Prise en charge pluridisciplinaire des maladies non transmissibles à l'ère de la couverture santé universelle en Afrique
- ›20 septembre 2026 : Ouverture officielle du congrès
- ›Du 20 au 23 septembre 2026 · Kinshasa, RDC
- ›Lieu : Kinshasa - RDC
- ›+ de 400 participants attendus
01 · Présentation
Justification
Les maladies non transmissibles (MNT), notamment les maladies cardiovasculaires, les cancers, le diabète, les maladies respiratoires chroniques, les maladies rénales chroniques, l'obésité et les troubles de santé mentale, constituent aujourd'hui un défi majeur de santé publique à l'échelle mondiale. Selon l'Organisation mondiale de la Santé, elles représentent la première cause de mortalité dans le monde et sont responsables d'une proportion croissante de décès prématurés, en particulier dans les pays à revenu faible et intermédiaire.
L'Afrique n'est plus épargnée par cette dynamique. La région connaît une transition épidémiologique caractérisée par une double charge de morbidité : la persistance des maladies transmissibles et l'augmentation rapide des maladies chroniques liées aux changements démographiques, à l'urbanisation accélérée, à la modification des habitudes alimentaires, à la sédentarité, au tabagisme et à la consommation nocive d'alcool.

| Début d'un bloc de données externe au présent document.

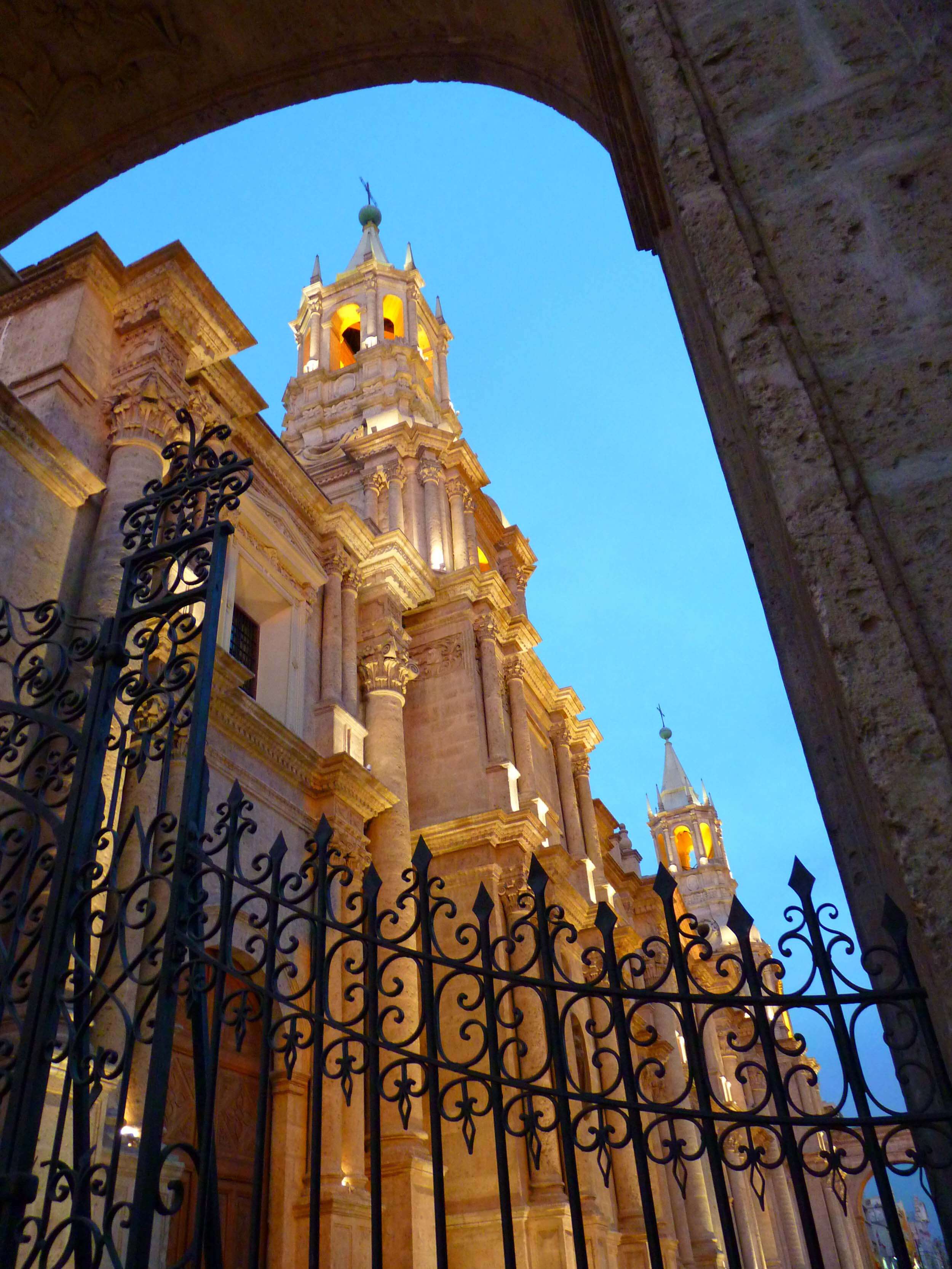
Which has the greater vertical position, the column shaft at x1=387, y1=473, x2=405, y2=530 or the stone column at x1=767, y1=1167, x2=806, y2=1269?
the column shaft at x1=387, y1=473, x2=405, y2=530

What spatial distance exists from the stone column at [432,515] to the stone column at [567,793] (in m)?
5.01

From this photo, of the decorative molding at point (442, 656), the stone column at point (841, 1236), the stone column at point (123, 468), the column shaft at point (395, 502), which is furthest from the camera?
the stone column at point (841, 1236)

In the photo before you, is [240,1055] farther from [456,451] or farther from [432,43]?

En République Démocratique du Congo (RDC), cette transition s'opère dans un contexte de fragilité du système de santé, historiquement structuré autour de la lutte contre les maladies infectieuses et les urgences sanitaires. L'augmentation progressive de l'hypertension artérielle, du diabète, de l'obésité, des accidents vasculaires cérébraux et de certains cancers pose un défi majeur, d'autant plus que ces affections sont souvent diagnostiquées tardivement, à un stade de complications invalidantes et coûteuses. L'insuffisance de systèmes de surveillance épidémiologique spécifiques aux MNT limite la disponibilité de données fiables pour orienter les politiques publiques. Par ailleurs, l'accès aux services de dépistage, aux médicaments essentiels et au suivi à long terme demeure inégal, particulièrement en milieu rural.
À ces défis sanitaires s'ajoutent des contraintes structurelles et socio-économiques importantes. Le financement des soins repose encore largement sur le paiement direct par les ménages, exposant les familles à des dépenses catastrophiques et à un risque accru d'appauvrissement. La prise en charge des maladies chroniques exige un suivi continu, des examens réguliers et un traitement à vie, ce qui accentue la pression sur les systèmes de santé et sur les ressources financières des patients. Le déficit en ressources humaines qualifiées, l'insuffisance de formation continue sur les MNT et le manque d'intégration de ces pathologies dans les soins de santé primaires constituent également des obstacles majeurs à une réponse efficace et durable.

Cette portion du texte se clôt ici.